- Opening Delimiter -

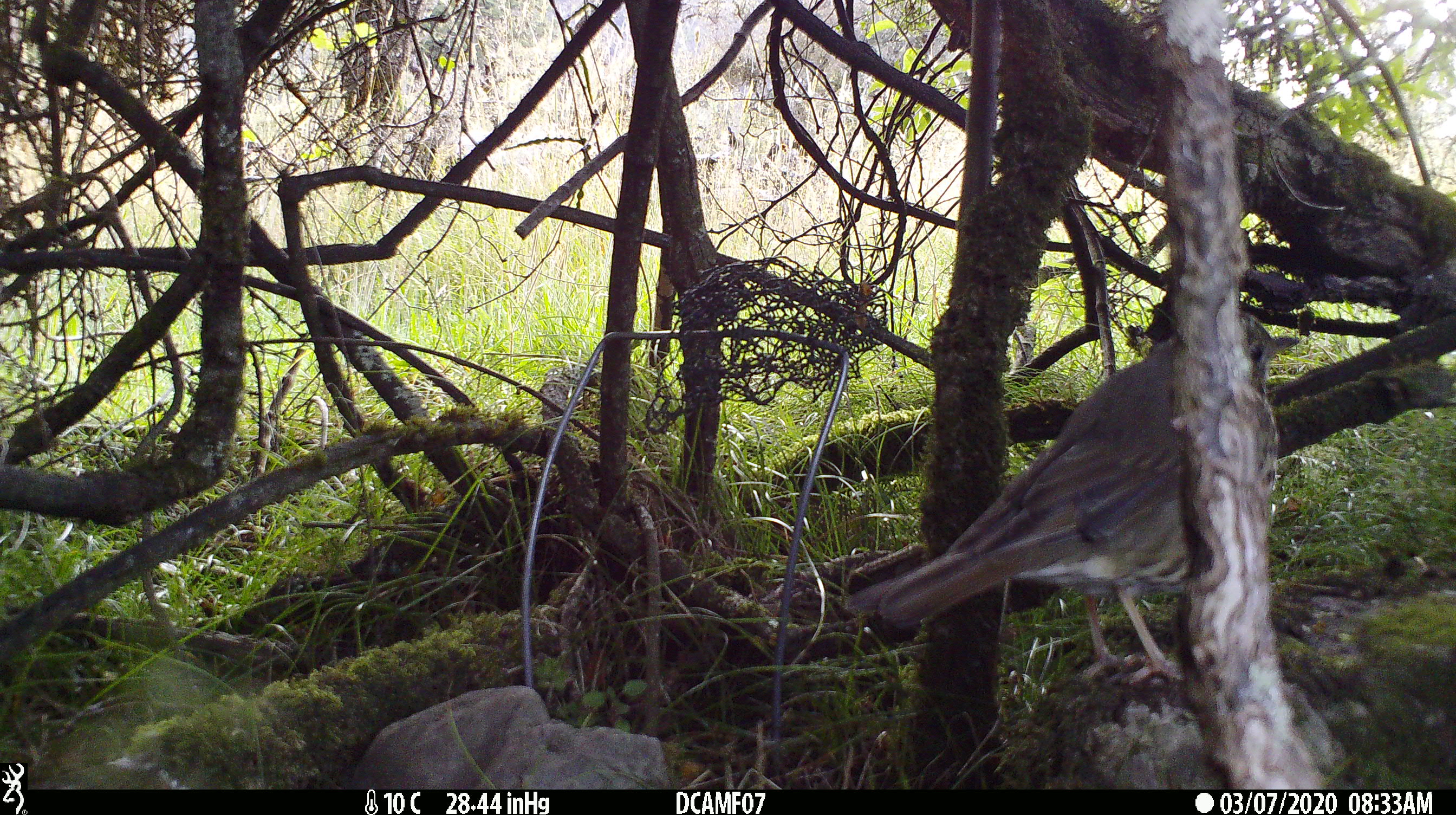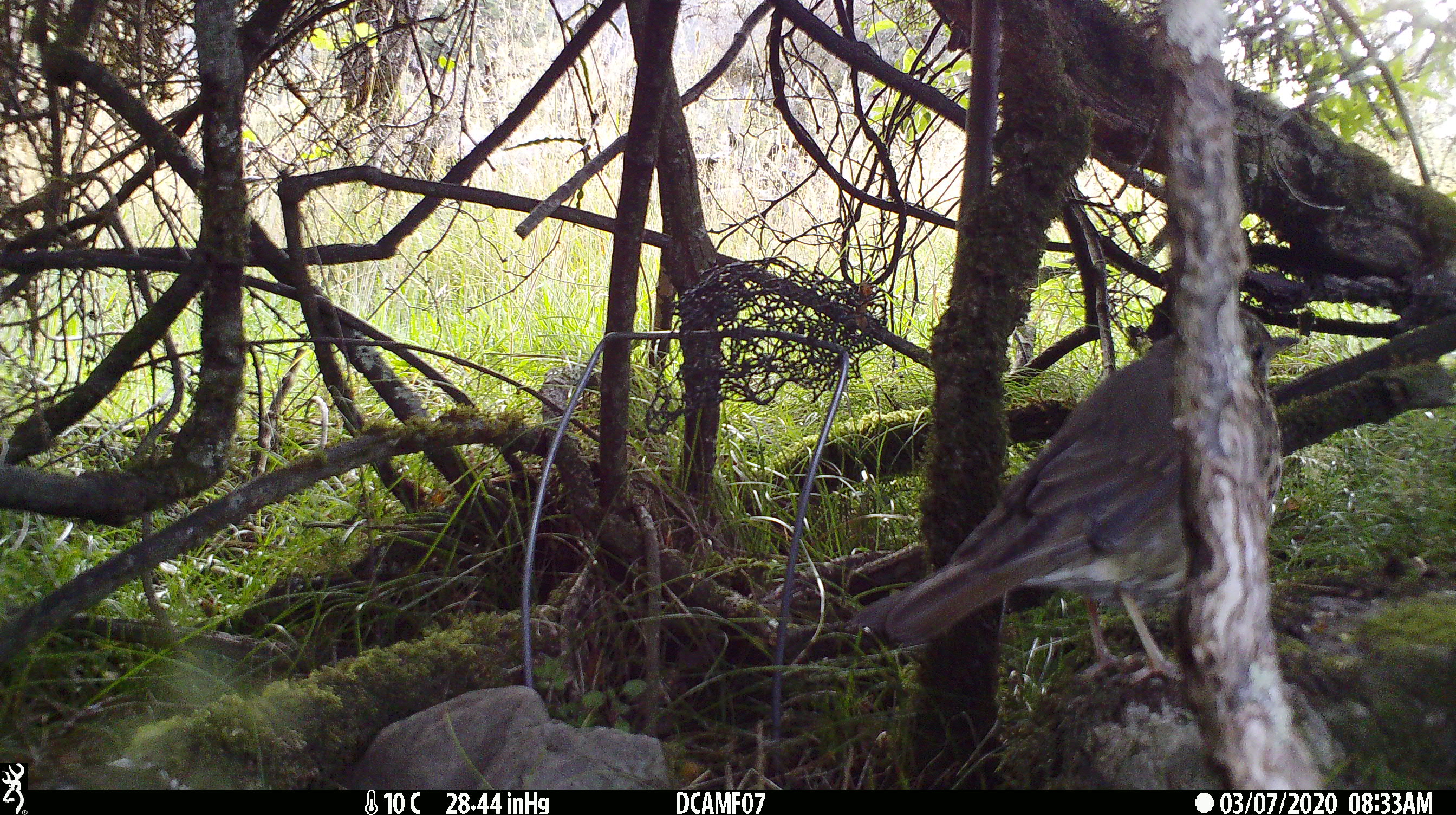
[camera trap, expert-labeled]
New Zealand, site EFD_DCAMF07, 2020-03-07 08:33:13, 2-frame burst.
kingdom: Animalia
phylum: Chordata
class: Aves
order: Passeriformes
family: Turdidae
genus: Turdus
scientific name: Turdus philomelos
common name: song thrush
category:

- Closing Delimiter -

_About this exercise_
The expected output is the run of lines from the one that includes "phylum: Chordata" through the end of the listing above, exactly as they stand.

_Reply_
phylum: Chordata
class: Aves
order: Passeriformes
family: Turdidae
genus: Turdus
scientific name: Turdus philomelos
common name: song thrush
category:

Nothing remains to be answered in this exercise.